溺甘同棲~イジワル社長は過保護な愛を抑えられません~
そうされてしまえば、足に自信のある人間でも追いつくことは不可能。
かといって、ここで諦めるわけにはいかない。片瀬は、優花を探してあてもなく歩道を走った。
公園の前を通れば、ひとり寂しくブランコにでも乗っていないかと足を踏み入れ、コーヒーショップがあれば覗いてみる。
ところが、そうしてみたところで優花の姿はどこにもない。試しにかけてみた電話は、電源が入っていなかった。
そのうちに片瀬の息はあがり、足も重くなる。どこをどう探しても、もはや優花には辿り着かない気がしてならなかった。
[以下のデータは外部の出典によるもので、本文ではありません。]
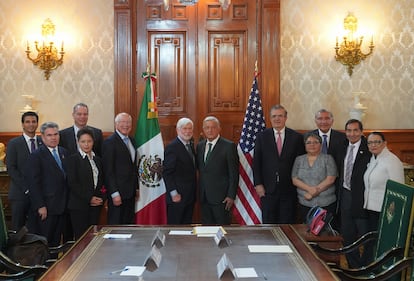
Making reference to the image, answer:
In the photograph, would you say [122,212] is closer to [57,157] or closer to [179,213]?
[179,213]

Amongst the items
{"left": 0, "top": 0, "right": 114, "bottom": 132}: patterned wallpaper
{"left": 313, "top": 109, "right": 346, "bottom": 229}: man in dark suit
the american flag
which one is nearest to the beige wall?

ふと目に入ったのは、片瀬がたまにふらっと立ち寄るバーだった。
今にもツタの葉が覆いつくしてしまいそうなほどに壁を這っているため、外観は隠れ家風。通りに面しているため客足が良いのか、店内はいつも混み合っている。
扉を開けて中に一歩入ると、カウンターからマスターの大吾(だいご)が「よう」と手を上げた。
今夜も賑わっている店内は、かろうじてカウンターに一席だけ空きがある。一番隅というのは、今の片瀬にもってこいの場所だ。